## [OBJETIVO]
Retoma el texto sobre Santa Teresa de Jesús y continúalo a partir de su última oración.
====== FRAGMENTO DE LECTURA
Después de muchos años, cuando Teresa se dejó conducir por
Dios a través de la oración, su interior empezó a redescubrir el primer amor a
Cristo. Pasando largas horas en oración contemplativa de cara al amado Jesús,
empezó a experimentar éxtasis y arrebatos místicos. Y, contra lo que el
prejuicio podría sugerir, jamás perdió el sentido práctico ni la habilidad para
atender situaciones cotidianas. Es cierto que, como la mayoría de mujeres de su
tiempo, tuvo escasa educación, pero eso no pareció ser impedimento para mostrar
su talento y sabiduría singulares. Tal era ese saber de origen divino que
personajes ilustres y poderosos se rendían ante ella y le pedían consejo —empezando por algunos obispos y miembros de la nobleza—. Muchos de ellos, en
gratitud, cooperaron con recursos materiales y financiamiento a su “reforma”,
esa que bien describía como “el llamado dentro del llamado”. La santa carmelita
sabía muy bien que toda obra de Dios es una tarea conjunta que requiere de
mucha generosidad: "Teresa sin la gracia de Dios es una pobre mujer;
con la gracia de Dios, una fuerza; con la gracia de Dios y mucho dinero, una
potencia".
Santa Teresa, cuyos escritos son guía segura en los caminos
de la oración y de las virtudes cristianas, son fundamentalmente una invitación
a la perfección de la santidad. El Papa Emérito Benedicto XVI nos lo recordaba
hace una década: “Santa Teresa de Jesús es verdadera maestra de vida
cristiana para los fieles de todos los tiempos. En nuestra sociedad, a menudo
carente de valores espirituales, Santa Teresa nos enseña a ser testigos
incansables de Dios, de su presencia y de su acción” (Audiencia general, 2
de febrero de 2011).
============
====== INFORMACIÓN MOSTRADA
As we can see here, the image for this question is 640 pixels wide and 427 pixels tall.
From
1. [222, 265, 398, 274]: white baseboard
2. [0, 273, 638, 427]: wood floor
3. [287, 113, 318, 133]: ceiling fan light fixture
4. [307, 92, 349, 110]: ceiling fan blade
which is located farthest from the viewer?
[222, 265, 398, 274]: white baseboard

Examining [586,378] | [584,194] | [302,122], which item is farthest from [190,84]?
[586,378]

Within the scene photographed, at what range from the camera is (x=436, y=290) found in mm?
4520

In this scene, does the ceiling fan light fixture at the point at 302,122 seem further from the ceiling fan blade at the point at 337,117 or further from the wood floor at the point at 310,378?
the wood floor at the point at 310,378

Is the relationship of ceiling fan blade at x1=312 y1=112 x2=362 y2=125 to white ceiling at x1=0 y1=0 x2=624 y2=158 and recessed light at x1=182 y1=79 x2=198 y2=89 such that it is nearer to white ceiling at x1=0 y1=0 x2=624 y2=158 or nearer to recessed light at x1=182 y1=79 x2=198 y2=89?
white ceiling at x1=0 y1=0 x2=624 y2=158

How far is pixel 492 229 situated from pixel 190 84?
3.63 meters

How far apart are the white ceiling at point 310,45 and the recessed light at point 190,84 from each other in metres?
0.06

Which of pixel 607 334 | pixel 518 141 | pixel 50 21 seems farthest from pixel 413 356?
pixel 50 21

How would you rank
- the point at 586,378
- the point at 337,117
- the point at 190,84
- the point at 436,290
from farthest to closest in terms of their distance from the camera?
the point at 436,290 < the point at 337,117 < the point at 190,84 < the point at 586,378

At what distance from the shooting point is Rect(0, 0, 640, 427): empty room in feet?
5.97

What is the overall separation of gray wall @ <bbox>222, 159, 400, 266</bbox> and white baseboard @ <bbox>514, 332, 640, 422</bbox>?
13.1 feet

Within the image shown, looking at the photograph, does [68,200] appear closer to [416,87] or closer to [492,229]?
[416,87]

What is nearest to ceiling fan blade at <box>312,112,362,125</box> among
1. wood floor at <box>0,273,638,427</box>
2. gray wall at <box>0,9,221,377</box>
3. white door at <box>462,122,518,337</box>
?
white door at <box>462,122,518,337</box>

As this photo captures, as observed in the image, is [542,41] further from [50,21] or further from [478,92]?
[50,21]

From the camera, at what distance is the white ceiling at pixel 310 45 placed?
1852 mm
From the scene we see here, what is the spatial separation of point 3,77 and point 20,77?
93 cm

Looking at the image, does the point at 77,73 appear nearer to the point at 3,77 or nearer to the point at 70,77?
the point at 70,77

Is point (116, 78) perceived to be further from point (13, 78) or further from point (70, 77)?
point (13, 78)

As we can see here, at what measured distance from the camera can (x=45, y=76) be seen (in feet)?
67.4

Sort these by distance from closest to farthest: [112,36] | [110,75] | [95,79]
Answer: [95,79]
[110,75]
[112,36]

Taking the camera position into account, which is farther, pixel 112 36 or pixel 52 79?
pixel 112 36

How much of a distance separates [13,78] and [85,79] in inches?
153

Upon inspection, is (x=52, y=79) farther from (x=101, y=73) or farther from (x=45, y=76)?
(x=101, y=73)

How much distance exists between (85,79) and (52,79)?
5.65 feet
============
## [RESULTADO DEL EJERCICIO]
Teresa de Jesús partió a la Casa del Padre el 15 de octubre
de 1582. Fue canonizada en 1622 y reconocida Doctora de la Iglesia por San
Pablo VI en 1970.
Su faceta como escritora: Cartas, oraciones, poesías, frases,
memorias... Santa Teresa escribió muchos textos que recogían los puntos de su
doctrina místico-espiritual. En primer lugar, enunciaba las virtudes
evangélicas como la base de toda la vida cristiana y humana. Esta visión
incluía la necesidad de separarse de los bienes terrenales para abrazar la
pobreza, pero también el amor al prójimo; la humildad; la determinación; la
esperanza teologal.
Pero Santa Teresa también predicaba la necesidad de una
profunda sintonía con los grandes personajes bíblicos y una especie de amistad
necesaria entre el hombre y Dios. En su “Vida”, hablando de la oración, ella
escribió: “Orar es tratar de amistad estando muchas veces tratando a solas
con Quién sabemos nos ama”. (Vida,
8,5).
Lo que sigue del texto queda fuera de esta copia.